Privacy Concerns: a major hurdle for access to clinical free-text
Despite the wealth of information embedded in unstructured clinical reports, the majority of health research relies on structured data.
One of the significant hurdles in providing clinical free-text for research lies in privacy concerns. Traditionally, manual redaction processes have been required to ensure patient confidentiality. However, these processes are time-consuming, and therefore may not able to be undertaken at the scale required or always completed within standard research project timescales.
Our work addresses this critical issue head-on, focussing on the removal of identifiers – both direct (names, dates of birth) and indirect (potentially revealing too much information, or an accumulation of information, that increases the risk of a patient being identified, such as where a medical event took place and/or detailed family information) – to pave the way for more efficient and secure access to unstructured data.
Understanding Public Perspectives
Public perceptions around using free-text data for research and managing privacy risks is integral to our work and is a foundational element of our approach.
We combined insights across our engagement work to provide a nuanced understanding of participant deliberations concerning free-text patient data and Trusted Research Environment (TRE) reliability. These public perspectives have fed directly into our approach to understanding and identifying privacy risks in free-text.
Direct Privacy Risk: a collaborative approach
Whilst there is existing research in AI models to address direct risks, often these models are not publicly available or are built on non-UK based data meaning they do not work well when applied to NHS data. The SSHN has worked together to propose a national standard on what direct identifiers are and are labelling a large set of hospital records that will be used to train a de-identification model to work across the Scottish population.
Indirect Privacy Risks: a novel approach
In a first-of-its-kind effort, our project has explored indirect privacy risks within clinical free-text — an area largely unexplored in previous research. By extracting one year's worth of hospital discharge summaries from major NHS Lothian hospitals, the team applied innovative Natural Language Processing (NLP) approaches to identify and understand potential privacy risks associated with indirect identifiers.
Through meticulous review and analysis, the team identified six main categories of indirect privacy risks: Unique Medical Events, Social, Locations and Organisations, Mental Health, Police, and Crime. The occurrence of these risks was not isolated: often, where one category surfaced within a sentence, a cascade of others could be found in subsequent reports. The age range of patients and the frequency of hospital attendance emerged as crucial factors influencing the cumulative risk of identifiability. This comprehensive categorisation underscores the necessity of extending privacy considerations beyond the scope of current research on direct identifiers.

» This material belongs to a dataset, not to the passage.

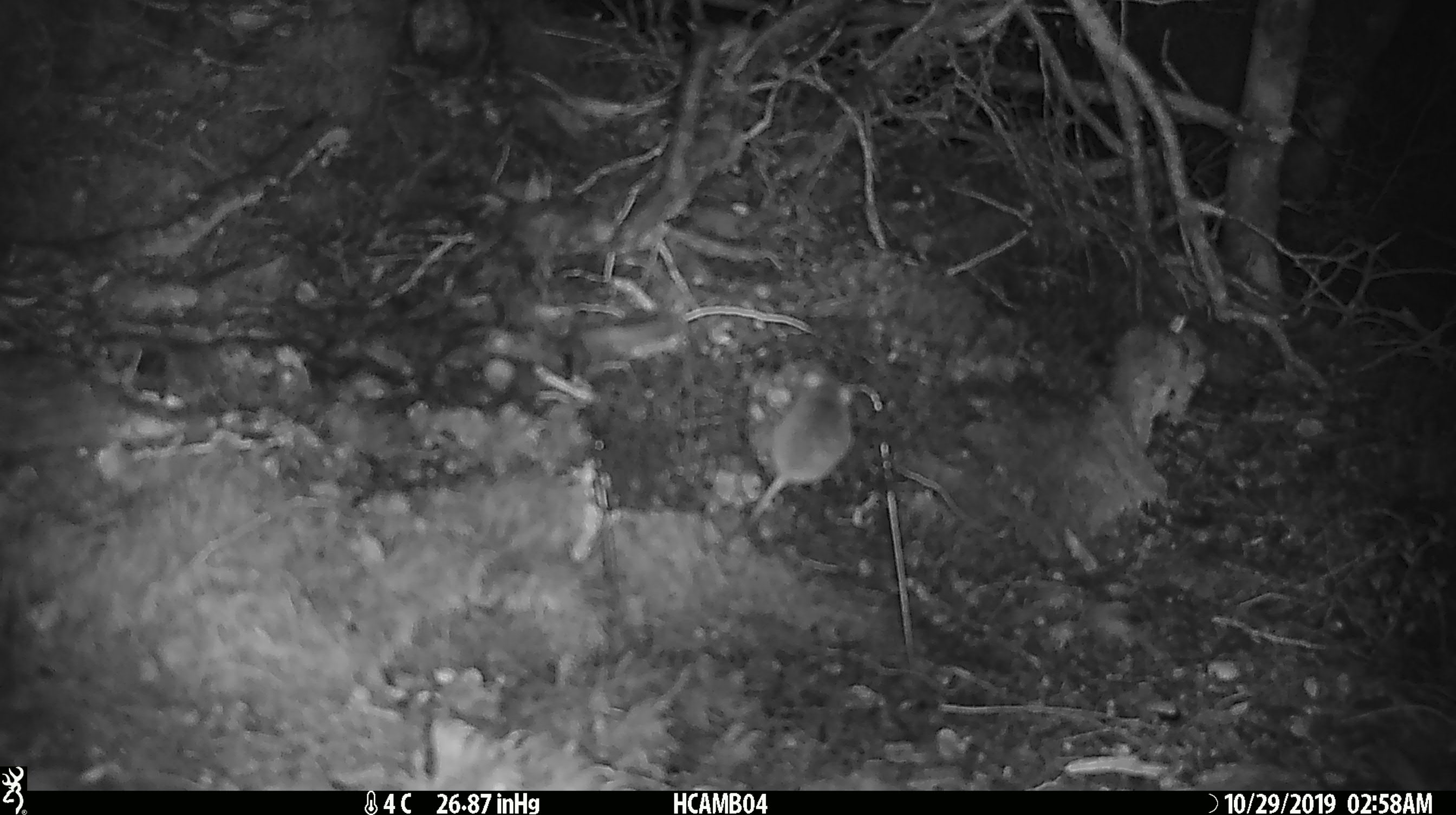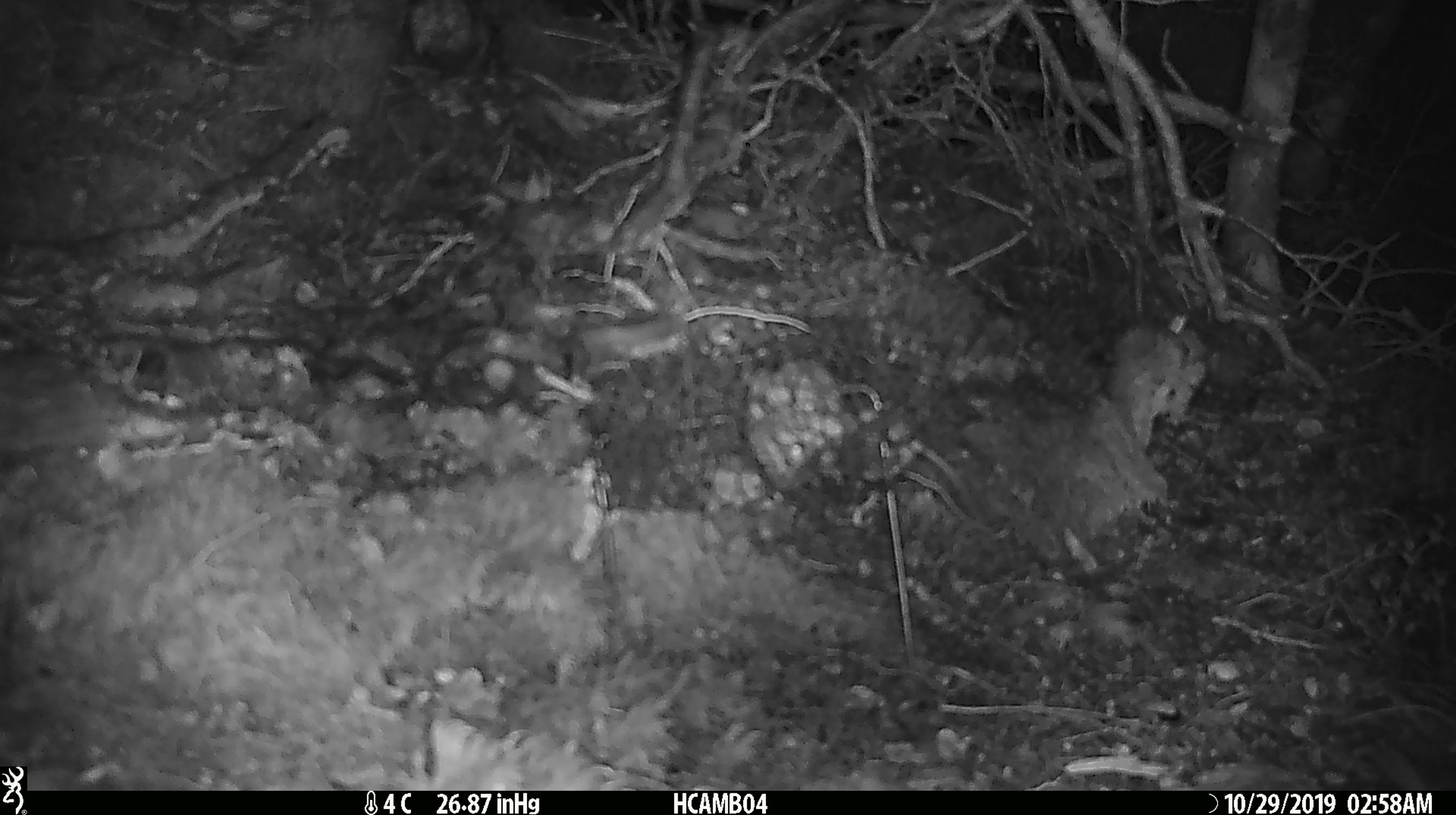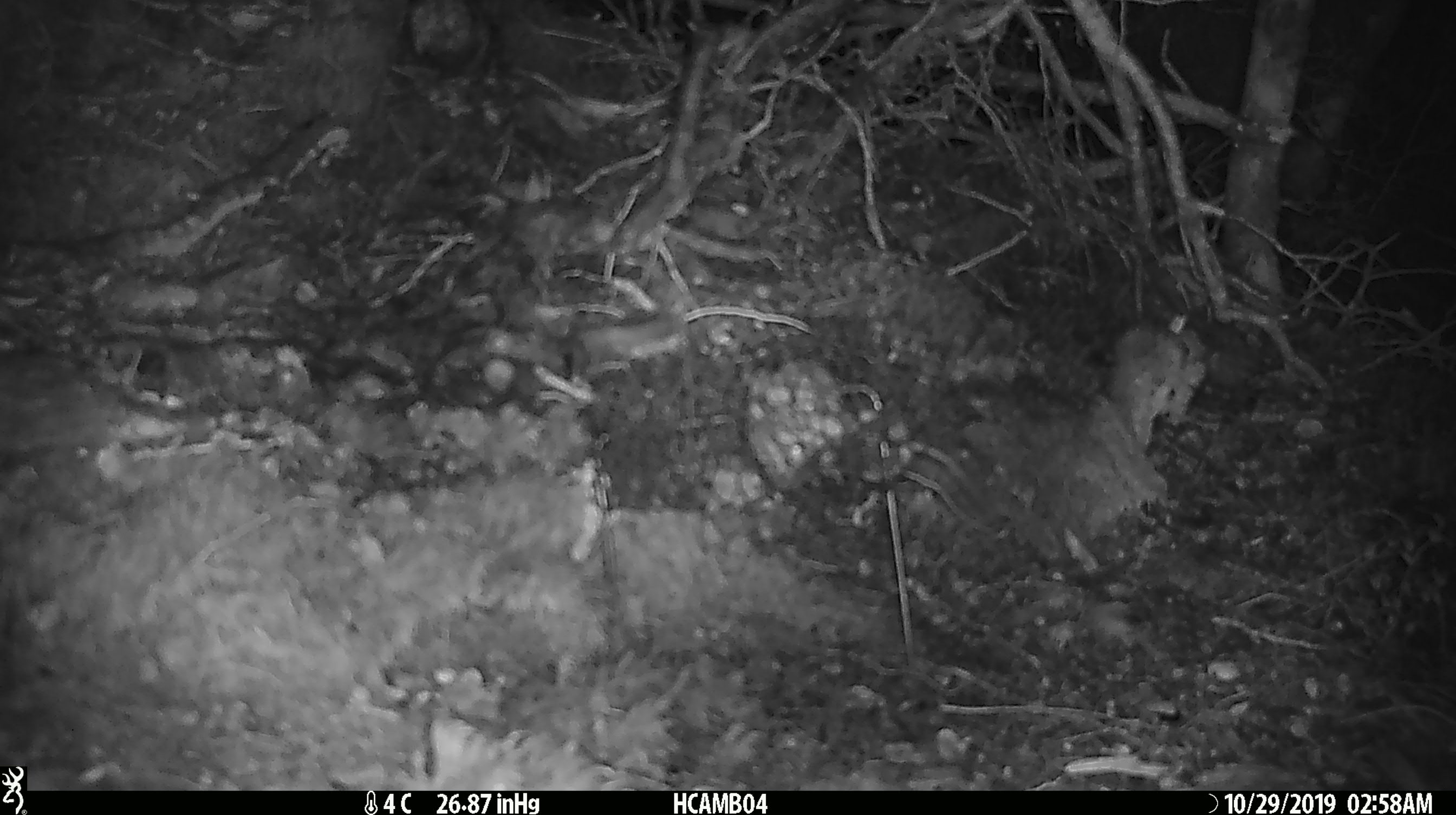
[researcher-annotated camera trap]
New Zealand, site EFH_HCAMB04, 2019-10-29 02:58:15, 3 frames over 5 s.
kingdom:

From Data Extraction to Visualisation: a comprehensive approach
The team developed a prototype dashboard aiming to revolutionise the process at the data access stage, effectively de-risking free-text when it is shared for research purposes. The prototype helped specialists explore how they could apply a proportionate-based risk approach to better understand data privacy risks and make more-informed decisions.
The team continue to refine the prototype dashboard. Future iterations will encapsulate and track the de-risk stages, incorporating valuable insights from public engagement to ensure that semi-automated tools maintain a balance with human checks and audit trails.

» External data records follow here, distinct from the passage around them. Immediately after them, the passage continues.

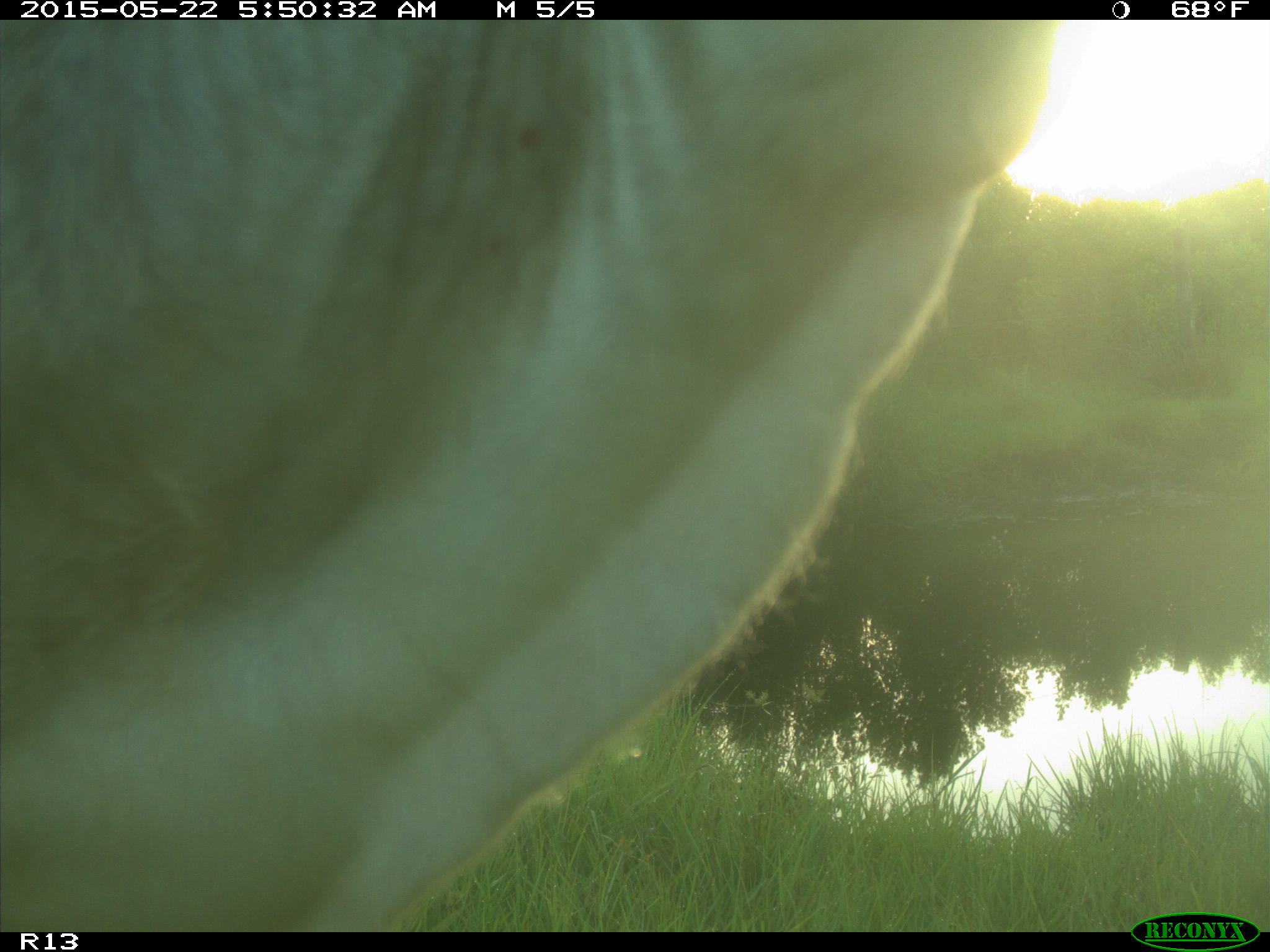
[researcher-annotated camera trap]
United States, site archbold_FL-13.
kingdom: Animalia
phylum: Chordata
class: Mammalia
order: Artiodactyla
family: Bovidae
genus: Bos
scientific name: Bos taurus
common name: domestic cow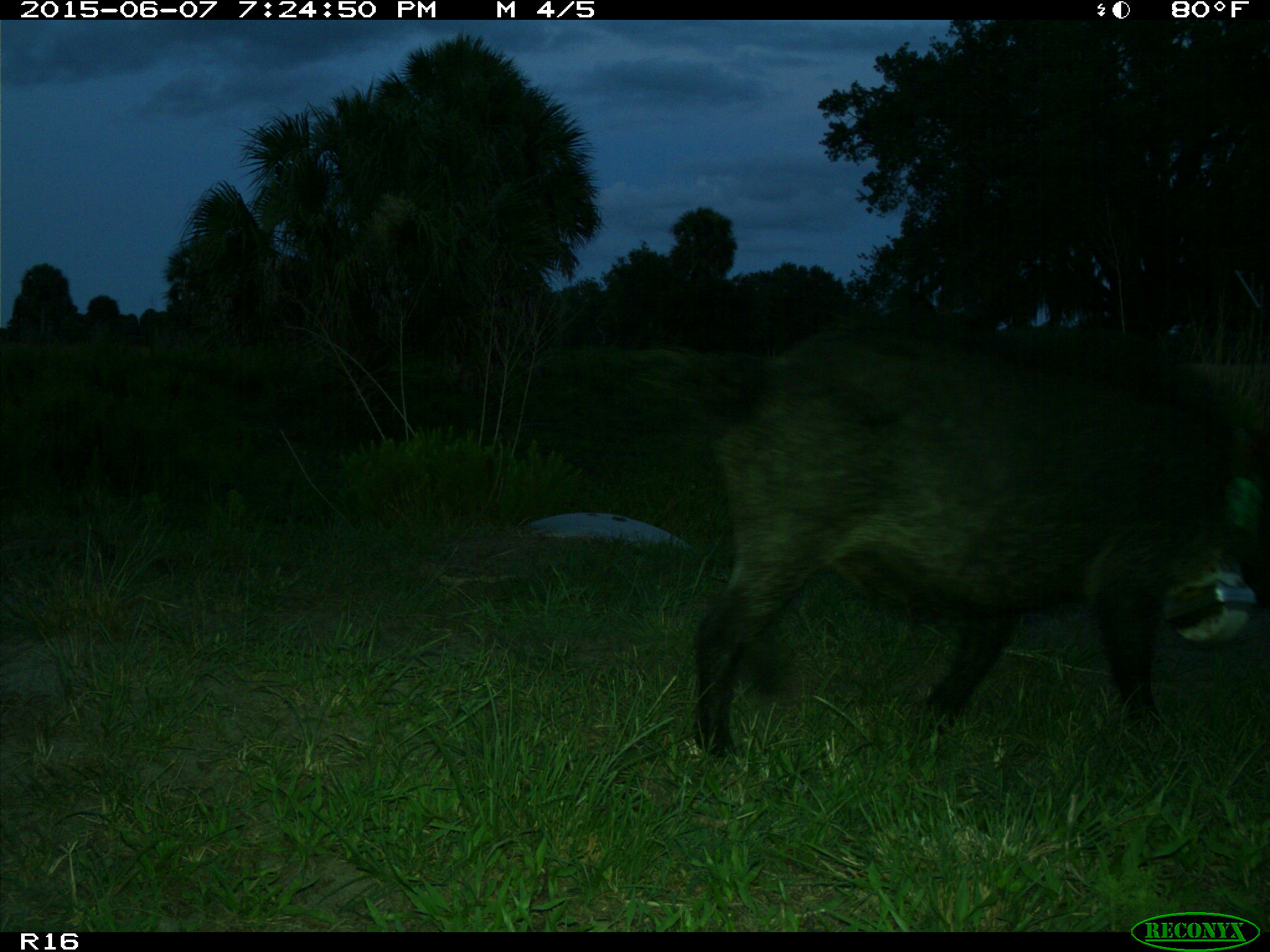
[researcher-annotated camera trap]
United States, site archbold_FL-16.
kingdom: Animalia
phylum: Chordata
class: Mammalia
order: Artiodactyla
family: Suidae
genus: Sus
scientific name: Sus scrofa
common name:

The Road Ahead: bridging a gap in health data access for research
As the work successfully achieves its aims — exploring NLP-based approaches to understand risk, developing a prototype dashboard, and understanding public perspectives — we envision a future where clinical free-text is a valuable resource made securely accessible for innovative health research leading to improved patient care.
Our initiative not only breaks down barriers in accessing unstructured health data but also sets a precedent for future research endeavours seeking to harness the full potential of clinical notes in an ethical and informed manner.
Acknowledgement
This work would not have been possible without funding from DARE UK and Research Data Scotland as well as our collaborative partners across the Scottish Safe Haven Network and our academic partners at the universities of Edinburgh, Aberdeen, and Sussex.